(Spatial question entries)
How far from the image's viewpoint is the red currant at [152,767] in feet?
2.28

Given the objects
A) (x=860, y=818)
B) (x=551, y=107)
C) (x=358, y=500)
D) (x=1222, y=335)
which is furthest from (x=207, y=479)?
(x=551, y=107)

■ GIVEN EXERCISE ■
Convert every line of the entries above into a Markdown table with two columns, Row and Line. Number each line in order and leave out the blank lines.

■ OUTPUT FOR THIS TASK ■
| Row | Line |
|---|---|
| 1 | How far from the image's viewpoint is the red currant at [152,767] in feet? |
| 2 | 2.28 |
| 3 | Given the objects |
| 4 | A) (x=860, y=818) |
| 5 | B) (x=551, y=107) |
| 6 | C) (x=358, y=500) |
| 7 | D) (x=1222, y=335) |
| 8 | which is furthest from (x=207, y=479)? |
| 9 | (x=551, y=107) |